At a time when higher education is actively experimenting with competency-based education (CBE), confusion abounds about what CBE is and the extent of its contribution to the present transformation of higher education. As part of our ongoing coverage of the CBE marketplace, Eduventures has spoken with over 300 higher education industry leaders about this practice. Part of our goal was to better understand myths and misconceptions about CBE, of which there are many. Here are five of the most common myths and misconceptions we heard:
  1. CBE is just a fad. Actually, this could not be further from the truth. As a distinct program format, CBE has steadily matured for well over 40 years into a market that Eduventures now estimates consists of about 150 institutions enrolling 200,000 students. CBE also builds on hundreds of years of complementary advancements in teaching and learning, from apprenticeships, mentor-based learning, and vocational training to extension and continuing education, workforce training, and online learning. These movements have always been focused on competency. CBE just extends these efforts into a new era of teaching and learning.
  1. CBE is not for everyone. Along these same lines, CBE is commonly seen as a unique approach to teaching and learning that not all institutions will pursue. This is plausible but narrow-sighted. Good education, after all, has always been “based” on alignment with some notion of “competency.” Assuming the goal of education is to prepare students for success in particular subjects, jobs, or fields through advanced study in a discipline, any institution committed to student success should also be committed to CBE.
  1. CBE is about skills, not abstract knowledge. CBE is often characterized as nothing more than skills-based training, which is a myopic viewpoint. While it is indeed practical in nature, CBE can (and should) also focus the exploration of ideas, theories, and concepts, provided that what students encounter is also applied in a professional, academic, or personal context. In essence, CBE is not only about skills, but also about the application of skills against the backdrop of deep knowledge. This process is enhanced by complementary notions, such as applied theory, engaged scholarship, or evidence-based learning, which themselves are competency-based in nature.

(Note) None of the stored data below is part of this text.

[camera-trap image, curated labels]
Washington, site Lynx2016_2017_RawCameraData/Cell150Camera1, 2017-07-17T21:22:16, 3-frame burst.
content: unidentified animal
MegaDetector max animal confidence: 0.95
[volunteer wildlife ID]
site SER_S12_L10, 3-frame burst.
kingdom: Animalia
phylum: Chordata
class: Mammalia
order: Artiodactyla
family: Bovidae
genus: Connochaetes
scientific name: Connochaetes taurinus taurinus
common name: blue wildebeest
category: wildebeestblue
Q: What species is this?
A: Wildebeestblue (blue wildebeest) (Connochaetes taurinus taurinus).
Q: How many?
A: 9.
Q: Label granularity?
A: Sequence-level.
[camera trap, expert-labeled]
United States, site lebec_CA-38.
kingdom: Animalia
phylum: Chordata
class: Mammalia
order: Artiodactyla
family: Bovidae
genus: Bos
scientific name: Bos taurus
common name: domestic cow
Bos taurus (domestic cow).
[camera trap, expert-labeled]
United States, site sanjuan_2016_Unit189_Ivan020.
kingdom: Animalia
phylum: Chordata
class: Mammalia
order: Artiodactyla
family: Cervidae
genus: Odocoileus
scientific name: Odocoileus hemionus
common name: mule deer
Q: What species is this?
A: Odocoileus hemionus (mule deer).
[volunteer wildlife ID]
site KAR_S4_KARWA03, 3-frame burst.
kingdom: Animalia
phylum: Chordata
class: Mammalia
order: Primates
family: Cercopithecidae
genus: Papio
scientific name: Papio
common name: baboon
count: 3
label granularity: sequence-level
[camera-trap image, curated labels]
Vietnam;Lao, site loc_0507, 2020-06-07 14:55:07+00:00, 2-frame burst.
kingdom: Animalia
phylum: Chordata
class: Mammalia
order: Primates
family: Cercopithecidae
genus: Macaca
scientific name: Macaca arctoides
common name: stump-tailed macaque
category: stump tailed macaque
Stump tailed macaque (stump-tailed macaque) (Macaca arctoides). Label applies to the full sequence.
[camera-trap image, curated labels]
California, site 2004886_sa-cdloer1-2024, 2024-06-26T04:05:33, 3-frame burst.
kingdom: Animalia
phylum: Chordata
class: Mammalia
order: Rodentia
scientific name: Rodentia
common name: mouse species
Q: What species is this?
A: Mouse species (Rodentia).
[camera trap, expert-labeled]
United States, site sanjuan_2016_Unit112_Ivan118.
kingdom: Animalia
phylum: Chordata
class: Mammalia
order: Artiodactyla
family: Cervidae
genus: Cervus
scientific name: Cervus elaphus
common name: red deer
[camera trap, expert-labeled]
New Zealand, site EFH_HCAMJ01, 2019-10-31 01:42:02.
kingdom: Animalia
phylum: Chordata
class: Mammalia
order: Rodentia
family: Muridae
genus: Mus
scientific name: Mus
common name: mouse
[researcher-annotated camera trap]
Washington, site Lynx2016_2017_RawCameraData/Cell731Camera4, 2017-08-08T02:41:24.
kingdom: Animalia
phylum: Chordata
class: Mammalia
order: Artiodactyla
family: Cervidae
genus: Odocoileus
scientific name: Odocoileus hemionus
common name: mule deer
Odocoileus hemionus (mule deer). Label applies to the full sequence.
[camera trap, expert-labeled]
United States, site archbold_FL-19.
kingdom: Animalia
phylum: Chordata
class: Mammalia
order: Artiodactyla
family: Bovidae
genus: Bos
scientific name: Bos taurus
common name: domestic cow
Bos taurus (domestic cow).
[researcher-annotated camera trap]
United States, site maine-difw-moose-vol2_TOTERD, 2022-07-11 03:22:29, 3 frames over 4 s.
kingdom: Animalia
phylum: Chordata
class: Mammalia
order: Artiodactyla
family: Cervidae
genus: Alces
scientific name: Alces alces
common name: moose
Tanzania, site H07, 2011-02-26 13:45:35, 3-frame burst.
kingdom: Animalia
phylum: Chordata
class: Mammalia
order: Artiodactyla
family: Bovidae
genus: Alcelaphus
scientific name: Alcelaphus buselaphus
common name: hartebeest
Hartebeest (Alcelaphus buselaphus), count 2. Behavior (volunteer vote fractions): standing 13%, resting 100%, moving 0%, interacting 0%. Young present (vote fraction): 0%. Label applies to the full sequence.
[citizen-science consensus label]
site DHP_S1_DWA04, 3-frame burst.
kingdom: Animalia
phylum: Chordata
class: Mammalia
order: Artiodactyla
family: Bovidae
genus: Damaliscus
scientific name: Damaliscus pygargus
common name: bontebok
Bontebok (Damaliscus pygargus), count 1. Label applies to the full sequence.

  1. CBE is only for adult learners. Although CBE has historically taken root mostly among adult-serving institutions, such as completion colleges and online schools, this is hardly the extent of this market. Many types of institutions today are experimenting with CBE for traditional-age learners. This may include institutions and schools that incorporate pedagogic concepts like project-based learning, scenario-based training, and adaptive instruction, all of which are competency-based by design and no less conversant with some of the same principles and practices that inform adult-serving programs (e.g., self-directed learning). This may also include institutions training undergraduates for careers in STEM and other technical disciplines. These types of programs have always been competency-based.
  1. CBE means uncoupling from the credit hour. Commonly, CBE is described as prioritizing learning over time spent in a classroom. While accurate, this description seems to suggest that CBE is somehow in conflict with conventional time-bound measures of learning, such as the credit hour (or Carnegie Unit), which is not true. Nearly all CBE programs, in fact, follow a credit hour model, which in no way conflicts with a competency-based design for learning. CBE institutions, for instance, may opt simply to map competencies to credit hours through a process called credit hour equivalency. Alternatively, they may simply incorporate the principles and practices of CBE into an otherwise wholly time-bound, credit-bearing program, often through a process called outcomes-based course design. Either approach allows for experimentation with CBE without ever having to navigate the cultural, regulatory, and technical hurdles that come with uncoupling from the credit hour.

The Bottom Line

Without a doubt, CBE is transforming higher education. It is time to forge a more productive conversation about its value and contribution, which is longstanding, vast, and of endless possibility provided we broaden the aperture and think more holistically about this practice.